* Problem details
All lines of the entries with "United" in them must be listed.

++++ Material for this exercise

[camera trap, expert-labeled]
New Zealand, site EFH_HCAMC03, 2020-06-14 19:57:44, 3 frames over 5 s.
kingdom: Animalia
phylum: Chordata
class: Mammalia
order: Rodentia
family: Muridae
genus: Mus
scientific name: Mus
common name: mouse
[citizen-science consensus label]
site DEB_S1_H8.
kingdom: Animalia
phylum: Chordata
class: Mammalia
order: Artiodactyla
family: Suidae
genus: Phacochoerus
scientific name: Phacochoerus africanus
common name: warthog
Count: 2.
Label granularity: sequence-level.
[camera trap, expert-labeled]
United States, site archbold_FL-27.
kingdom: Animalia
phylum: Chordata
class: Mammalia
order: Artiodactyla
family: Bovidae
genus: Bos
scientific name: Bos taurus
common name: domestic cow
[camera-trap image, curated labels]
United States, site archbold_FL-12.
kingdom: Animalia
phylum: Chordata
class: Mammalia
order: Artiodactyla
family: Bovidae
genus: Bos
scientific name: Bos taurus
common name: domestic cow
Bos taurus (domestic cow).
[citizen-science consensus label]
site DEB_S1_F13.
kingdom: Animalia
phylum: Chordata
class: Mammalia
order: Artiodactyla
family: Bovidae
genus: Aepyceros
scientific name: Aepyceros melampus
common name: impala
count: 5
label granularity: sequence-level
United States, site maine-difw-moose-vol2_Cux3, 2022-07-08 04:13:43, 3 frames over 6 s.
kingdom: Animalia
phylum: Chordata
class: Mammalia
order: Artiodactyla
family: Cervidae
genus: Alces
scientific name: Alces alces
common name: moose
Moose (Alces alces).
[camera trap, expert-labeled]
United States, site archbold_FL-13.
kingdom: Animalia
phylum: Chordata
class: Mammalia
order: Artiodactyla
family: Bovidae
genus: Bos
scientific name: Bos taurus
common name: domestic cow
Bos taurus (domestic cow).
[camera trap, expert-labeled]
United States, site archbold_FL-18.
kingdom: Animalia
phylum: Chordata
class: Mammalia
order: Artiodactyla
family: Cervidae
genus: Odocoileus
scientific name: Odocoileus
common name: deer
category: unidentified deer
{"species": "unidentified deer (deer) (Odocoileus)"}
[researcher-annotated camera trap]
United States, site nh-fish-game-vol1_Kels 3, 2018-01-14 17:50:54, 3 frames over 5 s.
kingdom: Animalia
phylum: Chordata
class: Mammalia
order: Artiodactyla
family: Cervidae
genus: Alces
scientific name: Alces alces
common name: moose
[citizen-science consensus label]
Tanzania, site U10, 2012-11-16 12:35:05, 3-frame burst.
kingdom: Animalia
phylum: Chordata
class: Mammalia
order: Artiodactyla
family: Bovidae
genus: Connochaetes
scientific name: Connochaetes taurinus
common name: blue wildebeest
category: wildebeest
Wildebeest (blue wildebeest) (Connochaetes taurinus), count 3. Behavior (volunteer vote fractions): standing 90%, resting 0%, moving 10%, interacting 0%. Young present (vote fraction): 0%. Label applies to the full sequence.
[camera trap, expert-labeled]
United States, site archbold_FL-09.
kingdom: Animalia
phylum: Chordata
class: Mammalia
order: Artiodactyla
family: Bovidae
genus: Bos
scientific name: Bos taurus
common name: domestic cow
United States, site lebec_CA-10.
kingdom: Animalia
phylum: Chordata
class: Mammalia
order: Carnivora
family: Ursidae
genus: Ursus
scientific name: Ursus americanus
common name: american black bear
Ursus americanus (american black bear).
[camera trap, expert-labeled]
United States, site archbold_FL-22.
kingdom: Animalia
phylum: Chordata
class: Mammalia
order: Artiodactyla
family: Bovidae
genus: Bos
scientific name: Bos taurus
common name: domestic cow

++++++++

* Completed task
United States, site archbold_FL-27.
United States, site archbold_FL-12.
United States, site maine-difw-moose-vol2_Cux3, 2022-07-08 04:13:43, 3 frames over 6 s.
United States, site archbold_FL-13.
United States, site archbold_FL-18.
United States, site nh-fish-game-vol1_Kels 3, 2018-01-14 17:50:54, 3 frames over 5 s.
United States, site archbold_FL-09.
United States, site lebec_CA-10.
United States, site archbold_FL-22.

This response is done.